We took the Historical River Tour, which included a narration explaining the history of the area and identifying the landmarks we passed.
2. Visit the world-famous WWII Museum
The World War II Museum is the number one tourist destination in New Orleans. TripAdvisor also lists it as one of the top 10 museums in the world.
And you can see why once you get inside. The displays are immersive, engaging, and beautifully designed. By the time you’re done, you feel like you have a much better understanding of the different fronts of the war.
Our son spent some of the time being carried, some of the time napping, and some of the time crawling around on the dirty floors (sometimes you’ve got to do what you’ve got to do to keep them entertained- and then sanitize their hands afterwards).
3. Learn to make local classics in a cooking class
What a fun experience! I would recommend a cooking class to anyone visiting New Orleans. We learned how to make some local classics: jambalaya, gumbo, and pralines.
The chef who was teaching us was funny and dynamic, which made for a very entertaining demonstration. And you get heaping servings of all of the food, so you really can’t go wrong here.
Our son took a nap in his carrier for most of the demonstration and then woke up just in time for the eating part. He’s got a great sense of timing. And he loved all of the food!
4. Tour a plantation
We debated back and forth on whether or not to drive an hour or two outside of the city to visit a plantation. In the end, we decided to make time for it, and that turned out to be a great decision.

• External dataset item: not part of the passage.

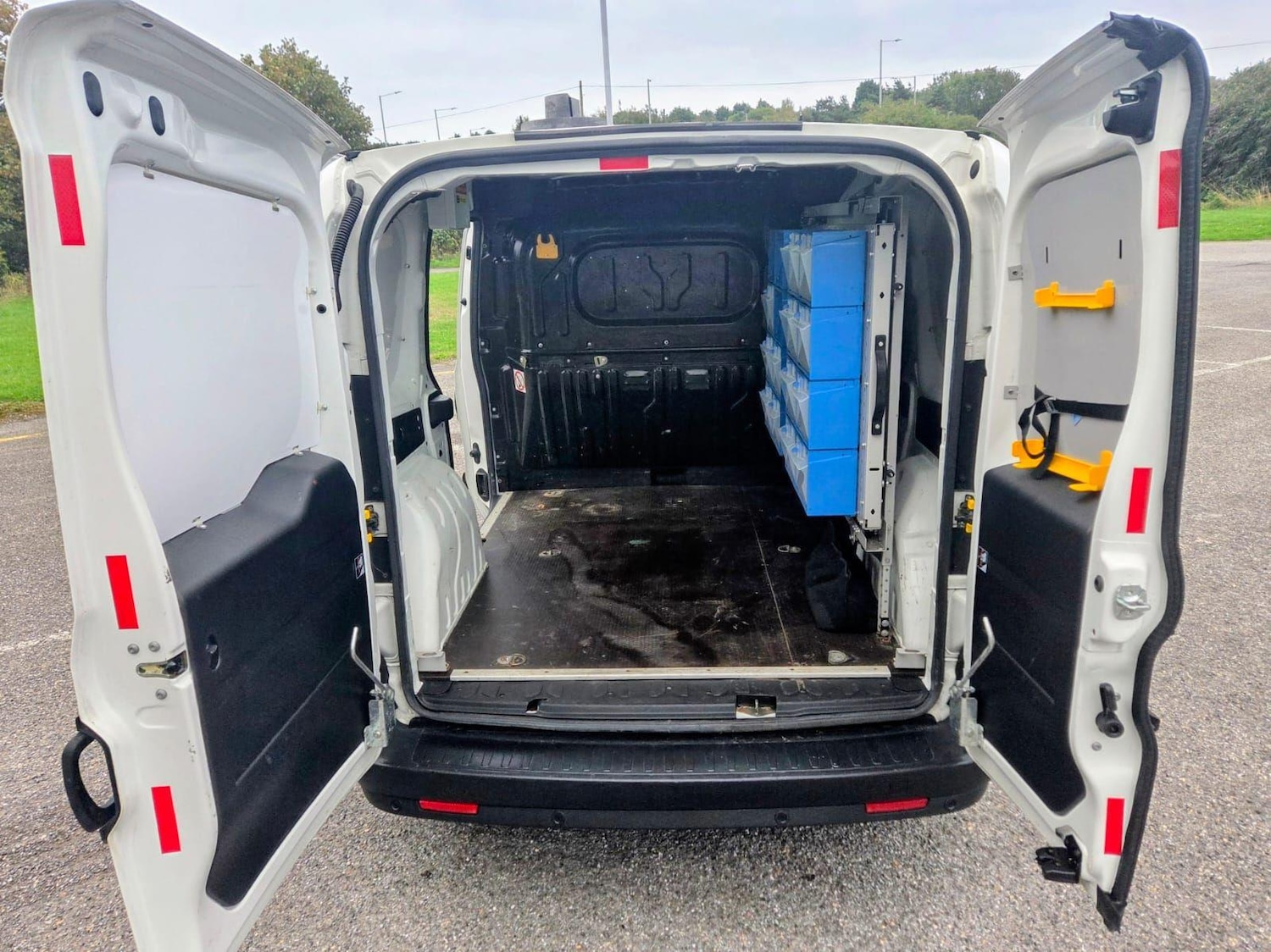 Used Fiat Doblo 2014 for sale - 76634307: Photo 9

In the tour, we learned about life on a sugar cane plantation, Creole Louisiana, and the history of slavery in the area. The tour took us through the big house, the slave quarters, and the grounds. The experience was both informative and compelling.
5. Take in the ambiance of Jackson Square
Jackson Square is a historic park in the French Quarter bounded by the banks of Mississippi on one side and the St. Louis Cathedral on the other.

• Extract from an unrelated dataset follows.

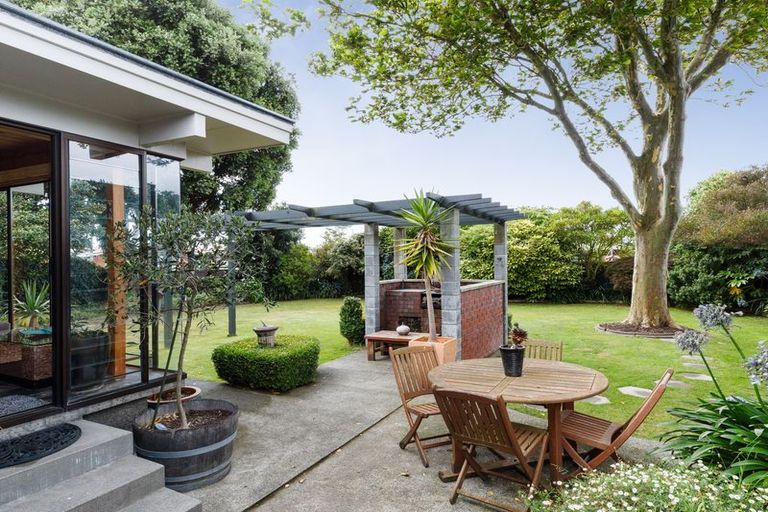 Photo of property in 3 Drury Street, Cloverlea, Palmerston North, 4412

Take a few minutes to relax and take in the scene as you stroll past musicians playing jazz, artists displaying their wares, and psychics and palm readers ready to tell your future.
We enjoyed taking some time to unwind and let our little guy explore. He was a big fan of the live music and enjoyed clapping along.
6. Learn the history of the city on a bus tour
Our two-hour bus tour gave us a comprehensive history of the area and took us to classic neighborhoods such as the French Quarter and the Garden District.
We made stops at the St. Louis Cemetery and at Morning Call, the oldest cafe in New Orleans, to get beignets (and you know I’ll never say no to a good beignet!).
We also covered some more recent history, visiting some of the areas that were most heavily affected by Hurricane Katrina.
7. Enjoy local food
If you’re in New Orleans, you have to try some of the classic local dishes. They. Are. Delicious. Jambalaya, gumbo, po’boy, hush puppies, fried catfish…the list goes on. We even tried a gator burger when we were feeling particularly daring.
And of course, my personal favorite: beignets! As many beignets as I could get my hands on. You might not leave New Orleans any lighter, but boy will your stomach be happy!
We didn’t know quite what to expect when we headed to New Orleans, but we were so glad we took the time to visit this unique and fascinating city!